In general, failure rates an organization is dealing with depend largely on 2 factors: scale of operational deployment and velocity of change. If both scale and speed are small, then most of the time things just work. Once scale starts to grow, even with slow velocity, the chance of hardware failure will increase. Conversely, even at small scale, if velocity is fast enough, chance of software failure will increase. Ultimately, if you’re running at scale and still pursuing high velocity — things will break all the time.
Of course, not all failures are created equal. The types of failures that we’ll focus on in this post are the most important and difficult to deal with — complete and prolonged service outages with unhappy customers flooding customer service lines, going to twitter to express their frustration, articles popping up across multiple publications announcing “service X is down!”.

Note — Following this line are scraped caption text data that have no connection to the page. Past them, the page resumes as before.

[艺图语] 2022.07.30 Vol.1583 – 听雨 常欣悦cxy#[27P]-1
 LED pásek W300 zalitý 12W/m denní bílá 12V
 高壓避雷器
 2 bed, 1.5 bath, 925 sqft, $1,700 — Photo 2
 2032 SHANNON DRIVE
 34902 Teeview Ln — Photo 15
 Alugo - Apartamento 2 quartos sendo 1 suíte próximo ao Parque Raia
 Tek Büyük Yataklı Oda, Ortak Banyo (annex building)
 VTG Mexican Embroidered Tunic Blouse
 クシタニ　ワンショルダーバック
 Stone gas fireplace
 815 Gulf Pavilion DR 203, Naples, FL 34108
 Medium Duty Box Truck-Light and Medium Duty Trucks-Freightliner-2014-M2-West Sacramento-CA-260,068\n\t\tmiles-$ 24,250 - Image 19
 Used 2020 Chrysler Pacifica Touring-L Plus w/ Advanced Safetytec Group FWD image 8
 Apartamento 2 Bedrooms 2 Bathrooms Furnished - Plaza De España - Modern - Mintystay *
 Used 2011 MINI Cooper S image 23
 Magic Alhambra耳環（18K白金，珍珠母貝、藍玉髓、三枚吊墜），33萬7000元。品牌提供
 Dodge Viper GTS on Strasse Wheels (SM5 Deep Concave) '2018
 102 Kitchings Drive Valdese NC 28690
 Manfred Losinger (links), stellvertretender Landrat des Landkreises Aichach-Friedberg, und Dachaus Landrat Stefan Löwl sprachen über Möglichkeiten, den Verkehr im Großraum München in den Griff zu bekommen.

At Netflix, our internal availability goals are 99.99% — which does not leave much time for our services to be down. So in addition to deploying our services across multiple instances and Availability Zones, we decided to deploy them across multiple AWS Regions as well. Complete regional infrastructure outage is extremely unlikely, but our pace of change sometimes breaks critical services in a region, and we wanted to make Netflix resilient to any of the underlying dependencies. In doing so, we’re leveraging the principles of Isolation and Redundancy: a failure of any kind in one Region should not affect services running in another, a networking partitioning event should not affect quality of service in either Region.